Health officials in the eastern Caribbean island nation of Barbados are investigating eight suspected Zika virus infections, according to local media Friday. According to Minister of Health, John Boyce, samples on the suspected cases have been sent to the Caribbean Public Health Agency (CARPHA) for confirmatory testing.
Boyce is urging the public to clean up mosquito breeding areas around their homes and businesses. “The fact that the Aedes aegypti mosquito, which transmits the Zika virus, is the same mosquito that spreads Dengue Fever and Chikungunya, we are all very familiar with the prevention and control measures which we need to undertake… Inspect your surroundings to search out and remove mosquito breeding places on your properties. The Ministry of Health recommends that this should be done once per week,” he urged.

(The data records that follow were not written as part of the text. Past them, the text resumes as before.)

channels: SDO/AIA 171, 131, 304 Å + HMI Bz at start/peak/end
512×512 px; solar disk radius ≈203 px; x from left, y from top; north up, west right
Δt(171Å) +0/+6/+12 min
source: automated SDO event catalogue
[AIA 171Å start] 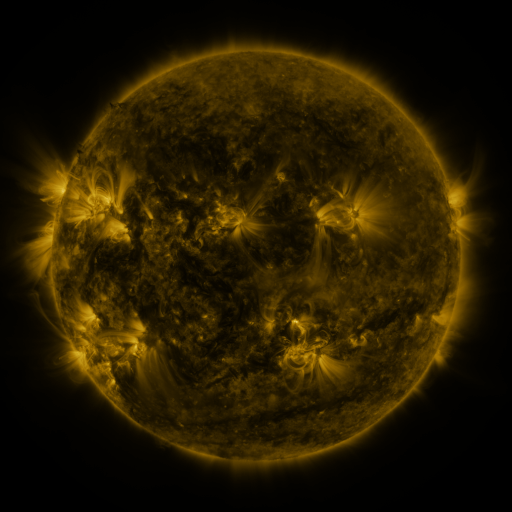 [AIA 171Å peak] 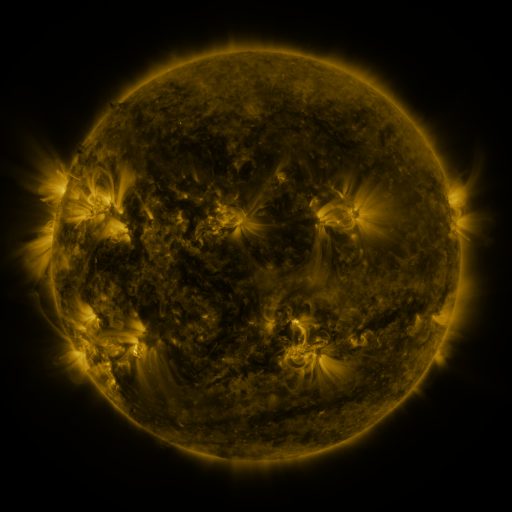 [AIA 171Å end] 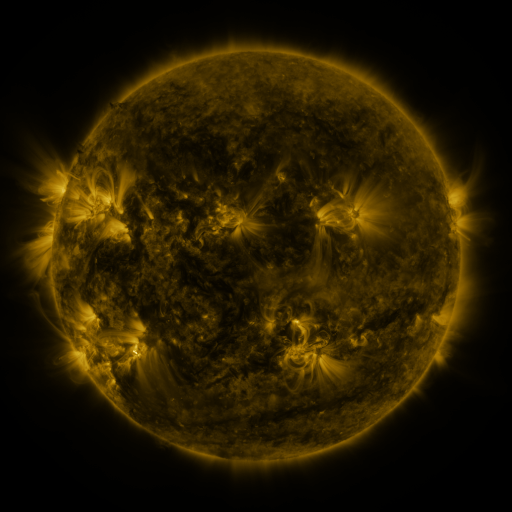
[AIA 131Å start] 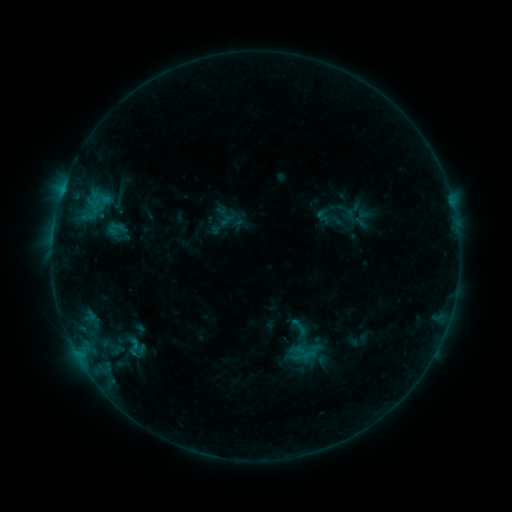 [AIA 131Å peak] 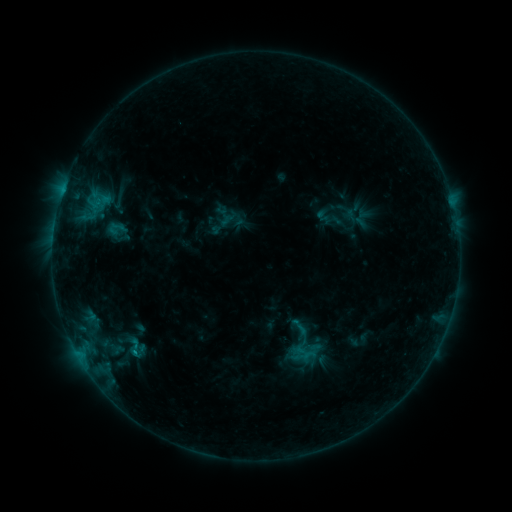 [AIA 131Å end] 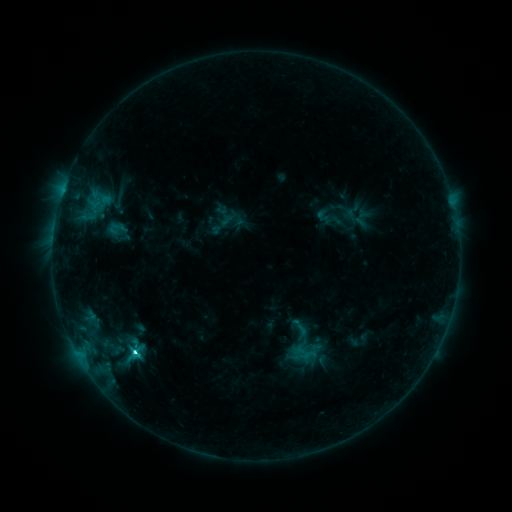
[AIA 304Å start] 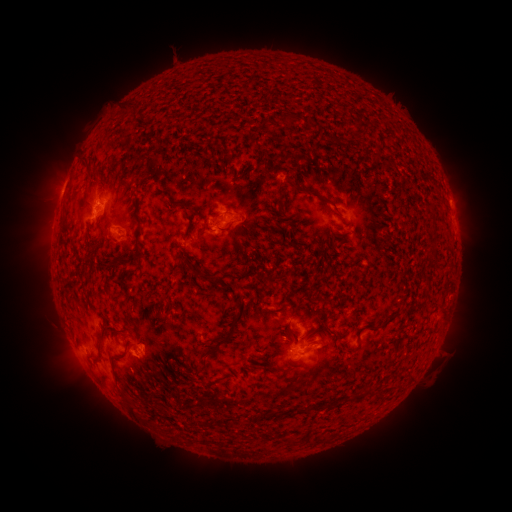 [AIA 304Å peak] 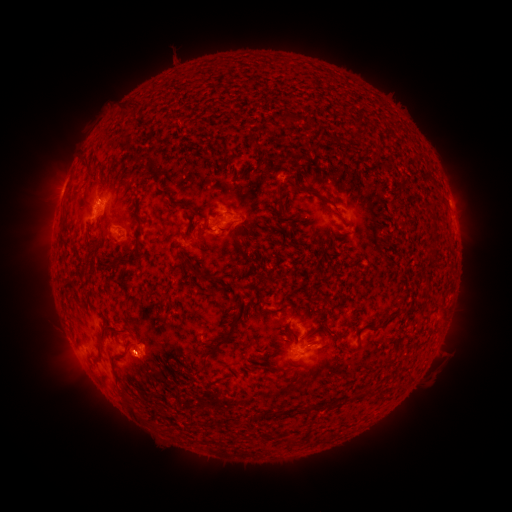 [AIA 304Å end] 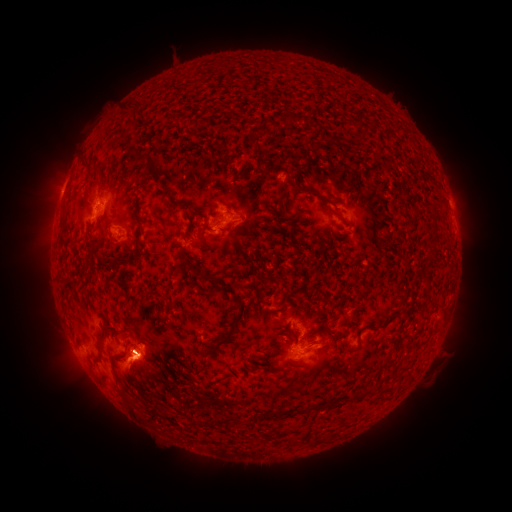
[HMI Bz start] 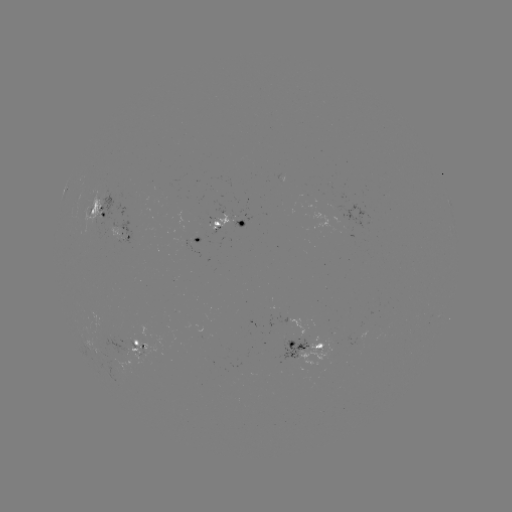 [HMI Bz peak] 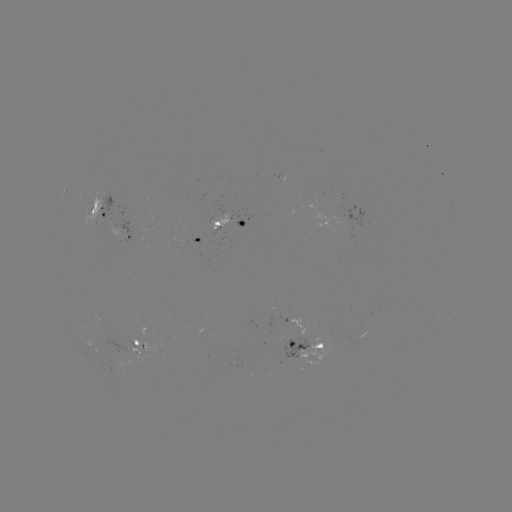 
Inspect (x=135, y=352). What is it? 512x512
C3.1 flare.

Zika fever is a mosquito-borne viral disease caused by Zika virus (ZIKV), consisting of mild fever, rash (mostly maculo-papular), headaches, arthralgia, myalgia, asthenia, and non-purulent conjunctivitis, occurring about three to twelve days after the mosquito vector bite. One out of four people may develop symptoms, but in those who are affected the disease is usually mild with symptoms that can last between two and seven days. Its clinical manifestation is often similar to dengue, also a mosquito-borne illness.